En el almuerzo ofrecido a la reina Sofía, Santos se limitó a hacer un saludo protocolario e invitó a pasar a manteles.

Ese tipo de disposición es la misma que se utiliza en los grandes eventos de la Casa Blanca, donde hace mucho dejaron de usar una única mesa, como todavía se acostumbra en la mayoría de  recepciones de la realeza europea.

En el Palacio de Nariño no hay un escuadrón chefs como muchos imaginarían. Aunque sí hay un grupo de cocineros que se encarga de las comidas de la familia Santos y sus invitados personales. Cuando se trata de eventos de Estado se contrata un servicio de banquetes que debe seguir las direcciones del jefe de protocolo de la Cancillería y de María Doris Marulanda, la ecónoma del Palacio de Nariño.

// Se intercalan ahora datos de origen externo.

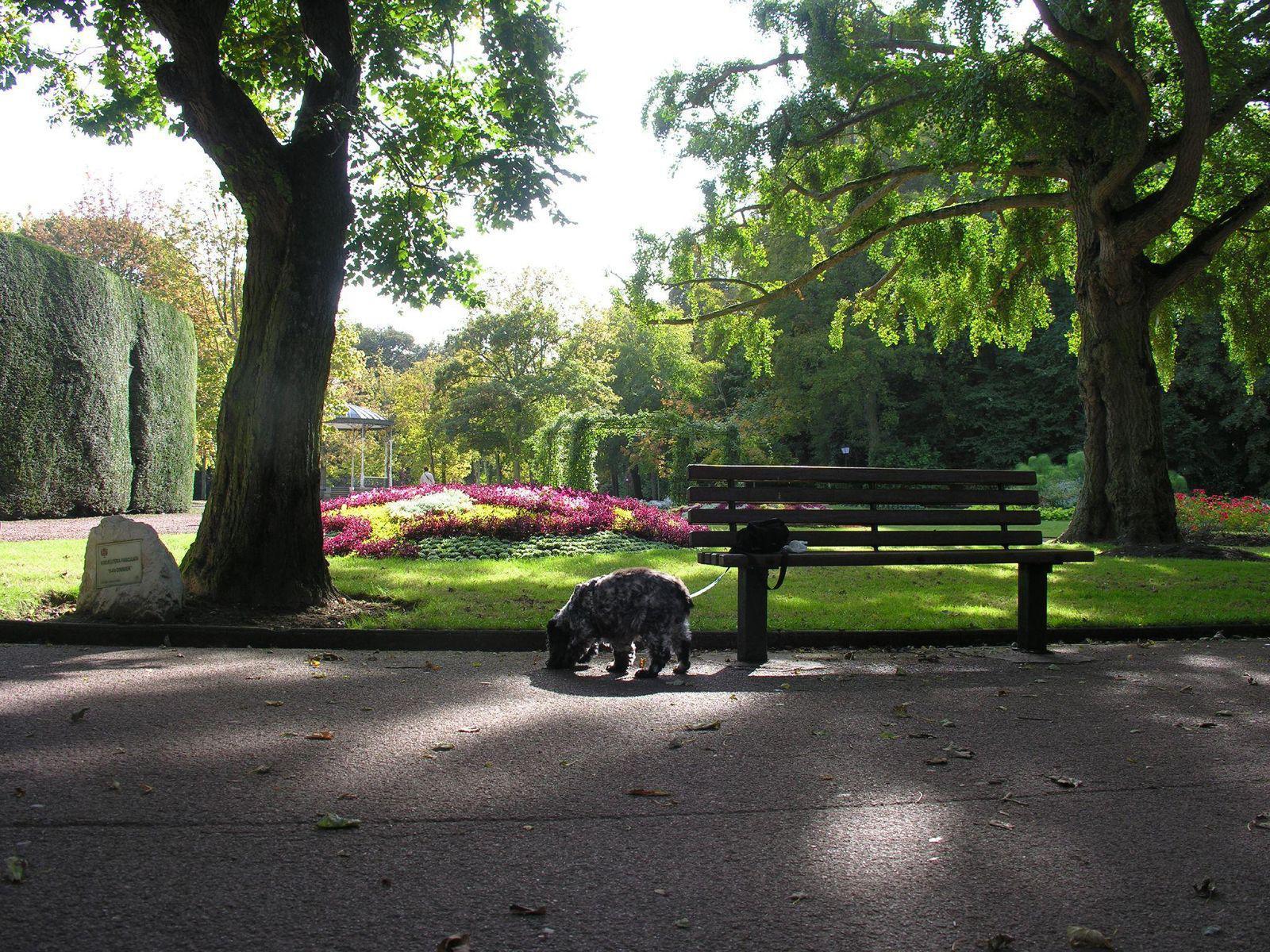 Jardin public de saint omer saint omer 62500 pas de for Jardin public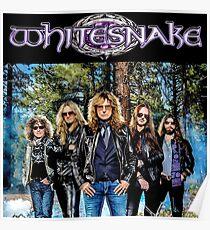WHITESNAKE CREW TELUR Poster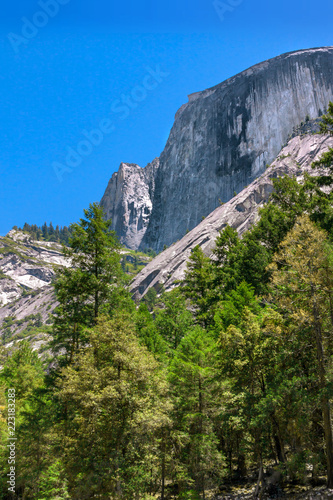 Photo  Granite rock wall with pine trees in Yosemite National Park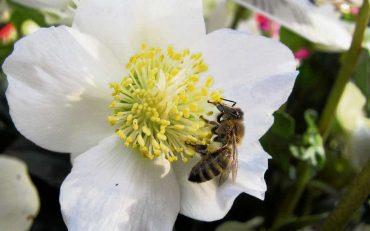 Der Weg zum eigenen Honig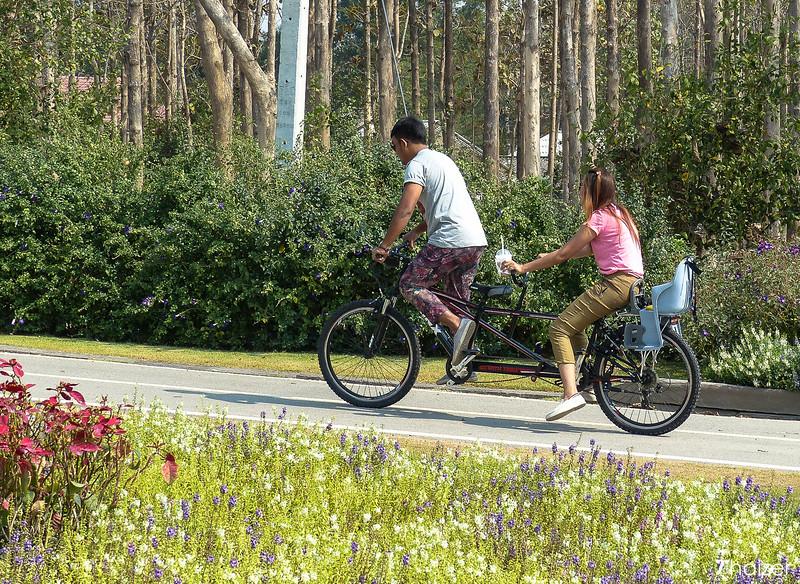 cycling at Singha Park, Chiang Rai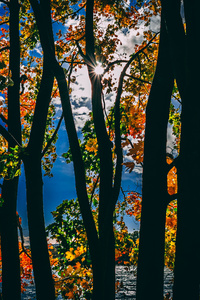 1280x2120 Sunbeams Between Trees In Autumn Season Daylight 5k
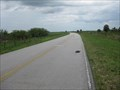 Image for Big Cypress Reservation Turtle Xing - FL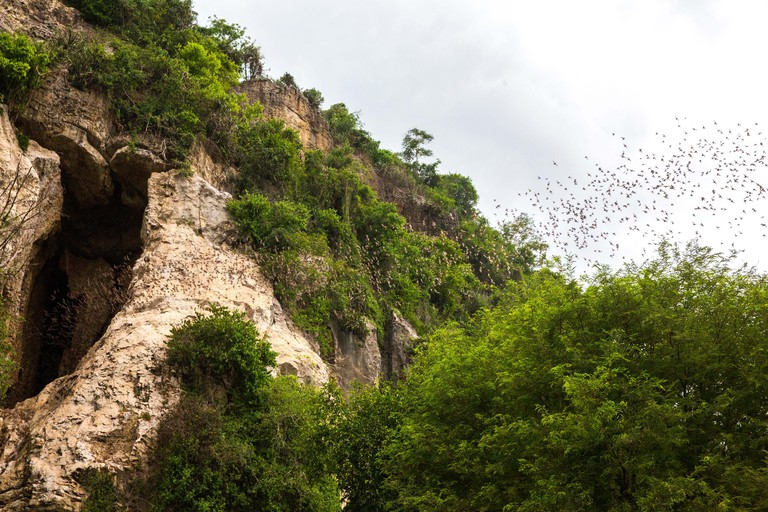 Asian wrinkle-lipped bats fly out of Phnom Sampeu caves each night to hunt insects. Battambang.  Cambodia.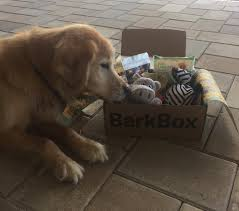 Updated Bark Box Review — Candidly Keri Free Extra Toy In Every Barkbox Offer The Subscription Newly Leaked Secrets To Barkbox Coupon Uncovered Double Your First Box For Free With Ruckus The Eskie Barkbox Promo Venarianformulated Dog Fish Oil Skin Coat Review Giveaway September 2013 Month Of Use Exclusive Code Santa Hat Get Grinch Just 15 14 Off Hello Lazy Cookies Lazydogcookies Twitter Orthopedic Ultra Plush Pssurerelief Memory Foam That Touch Pit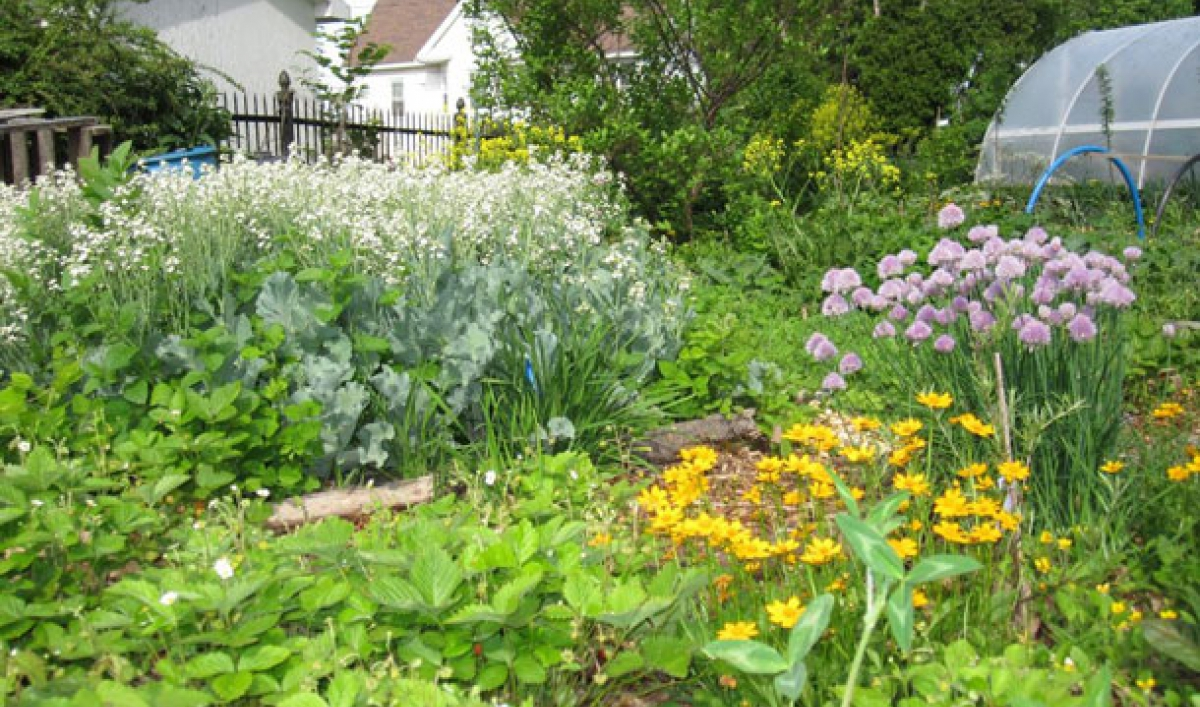 How A Permaculture Garden Led To A Bountiful Harvest And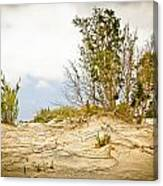 Elafonisi Nature Canvas Print
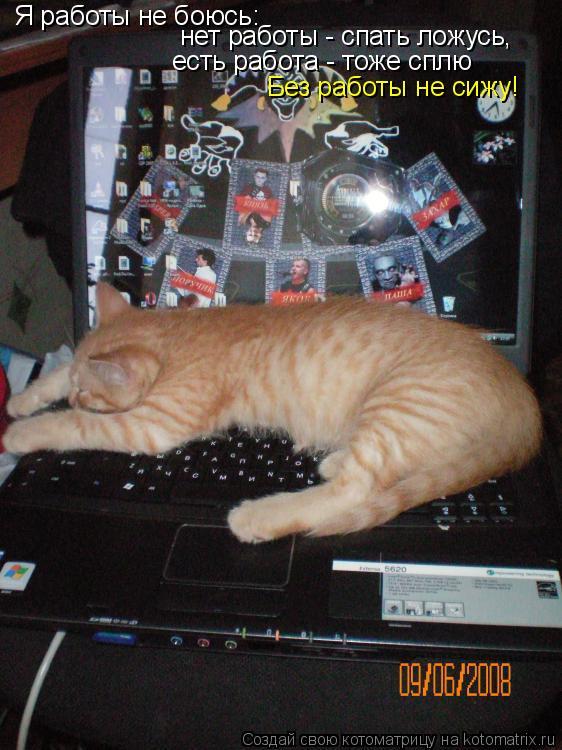 Котоматрица: Я работы не боюсь: нет работы - спать ложусь, есть работа - тоже сплю Без работы не сижу!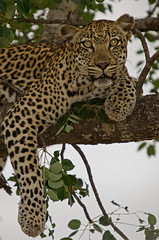 Leopard in a Tree (accentu_8) Tags: southafrica african leopard gamereserve timbivati flickrbigcats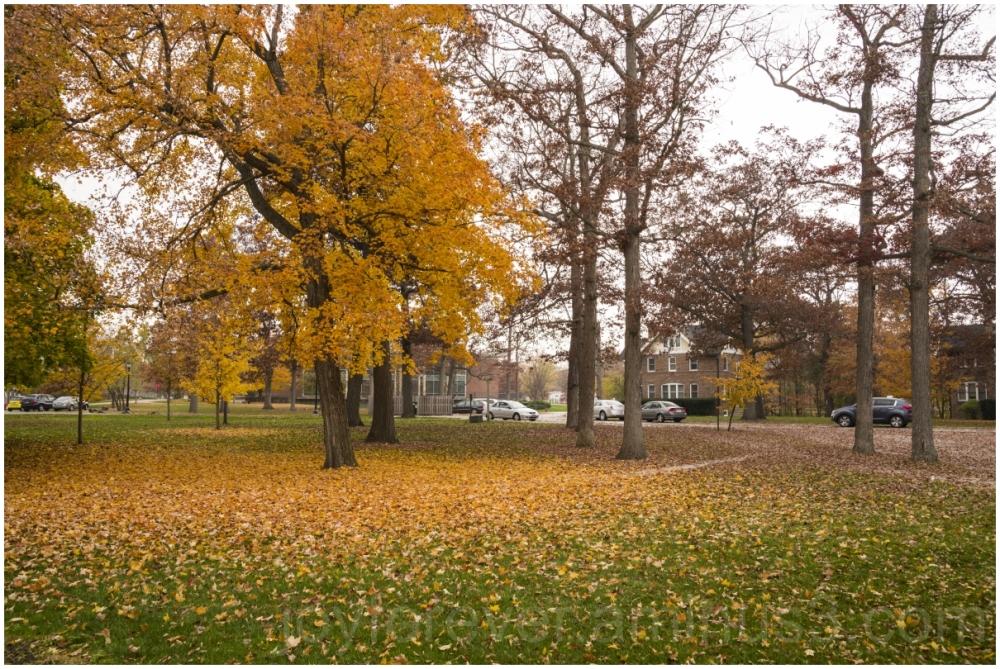 Fall autumn foliage trees leaves maple LakeForest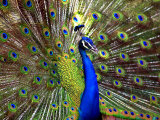 A Peacock Spreads its Feathers at the Alipore Zoo Lámina fotográfica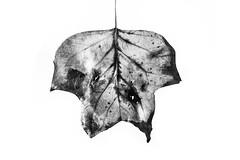 Autumn leaf (Misfit fotografie) Tags: autumn leaf high key highkey bw blackwhite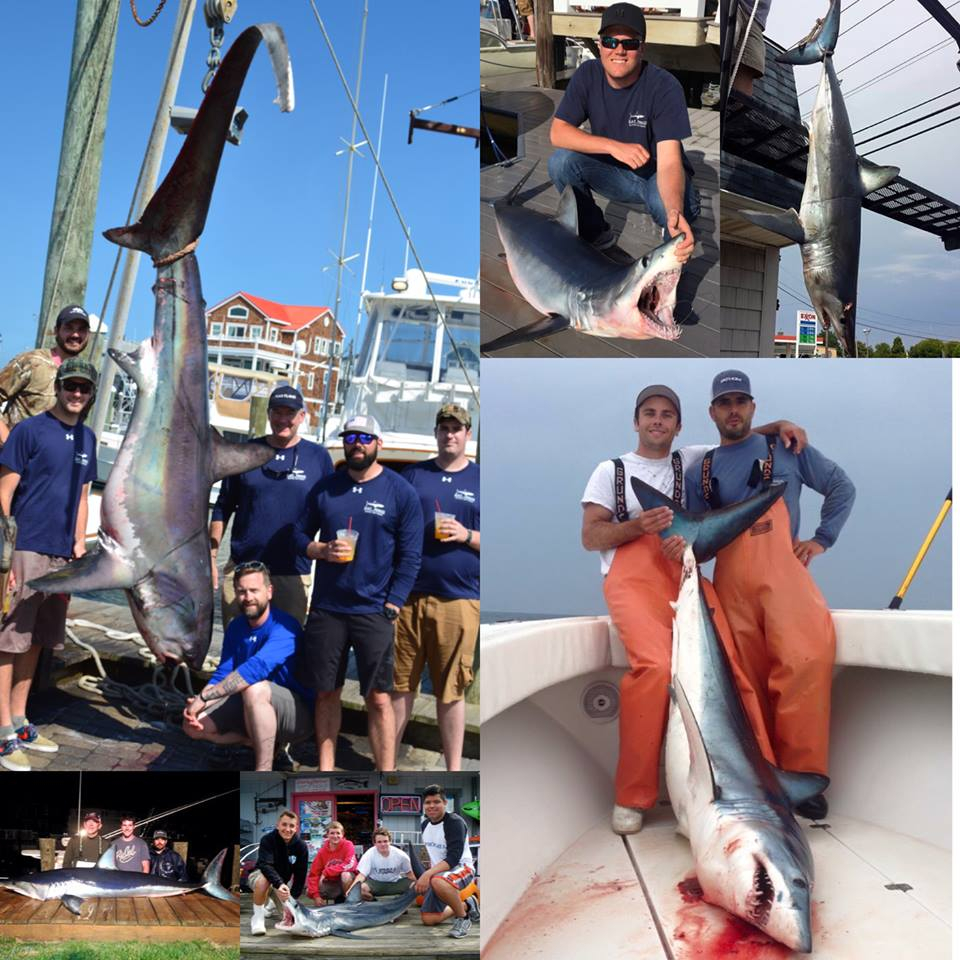Jersey sharking fishing report june 08 2015 fishtrack com for Fishing report nj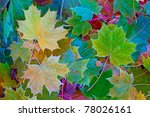 Colorful Maple Leaves With...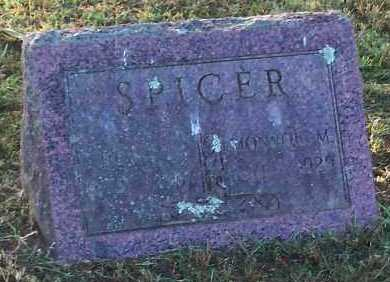 SPICER, DELIA C - Logan County, Arkansas | DELIA C SPICER - Arkansas Gravestone Photos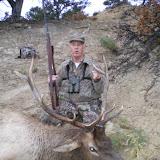 Elk 2007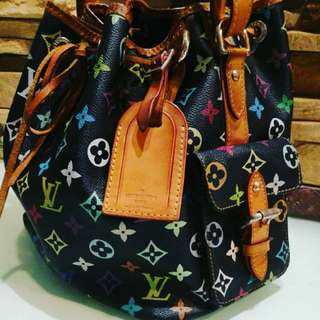 Louis Vuitton Muticolor Petit Neo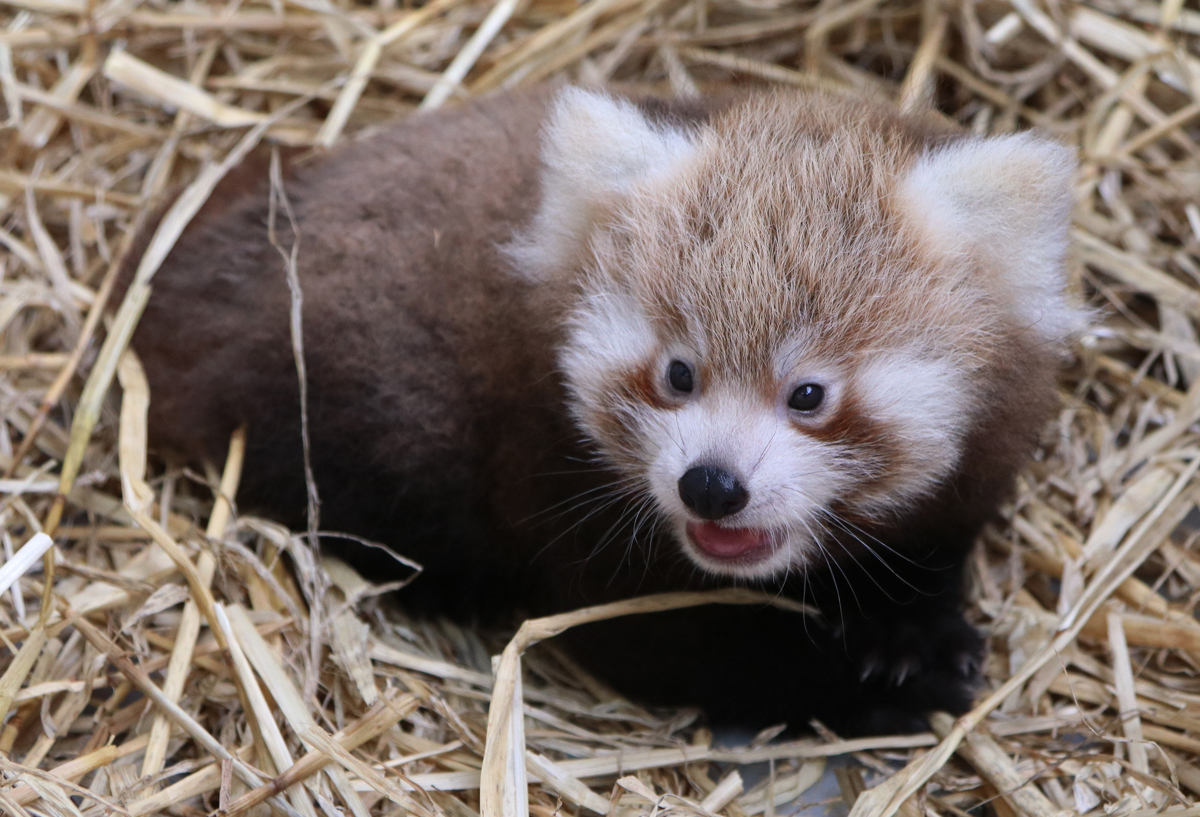 Red Panda cub Koda born 2016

Para el almuerzo con la Reina se contrató a la casa de banquetes de Roberto Vélez, una de las más tradicionales del país, que ha atendido elegantes matrimonios, sobre todo de familias bogotanas,   desde hace más de treinta años y se caracteriza por sus platos de cocina clásica. En esta oportunidad, el menú fue un timbal de queso, un pescado a la champaña ‒la Reina es vegetariana‒, pasta tipo orzo y una chiffonada de verduras. El postre fue el preferido de la Primera Dama: crepes de dulce de papayuelas.

La cena para Alan García fue la ocasión para un encuentro grato de viejos amigos del presidente peruano en Colombia.

Durante la recepción, el presidente Santos dio un discurso de pocos minutos para dar la bienvenida a su Majestad a Colombia. En él recordó la primera visita de los reyes en 1976 y agradeció su gestión humanitaria. Muy distinto fue el caso de Uribe en el almuerzo que ofreció a los Príncipes de Asturias durante su gobierno. En esa oportunidad, el ex presidente habló durante una hora y media, como si se tratara de un consejo comunitario. Quienes estuvieron presentes cuentan que, después de media hora de la intervención presidencial, la Princesa Letizia miraba con insistencia su reloj.

En la cena que se ofreció el 23 de marzo al presidente Alan García, la casa de banquetes elegida fue Bodega y Cocina, propiedad de Constanza Montes. Para esta ocasión, la entrada fue  una crema de queso brie, pescaditos de cerdo, miloja de papa y alcachofa salteada. De postre sirvieron peras al vino y helado de chocolate, que es el favorito del presidente Santos y nunca puede faltar.

Para ambos eventos la Primera Dama, María Clemencia de Santos, supervisó en persona el detalle de cada mesa y aprobó cada menú con anterioridad. También estuvo al frente de las obras y la redecoración de la casa privada donde vivirán los próximos cuatro años. Desde hace poco más de un mes se terminaron las reestructuraciones y la familia Santos por fin habita la Casa Privada en el último piso del Palacio de Nariño. Su apartamento familiar se mantendrá abierto para atender reuniones privadas y personales de la familia Santos. Los manteles y el protocolo serán exclusivos a su vida en Palacio.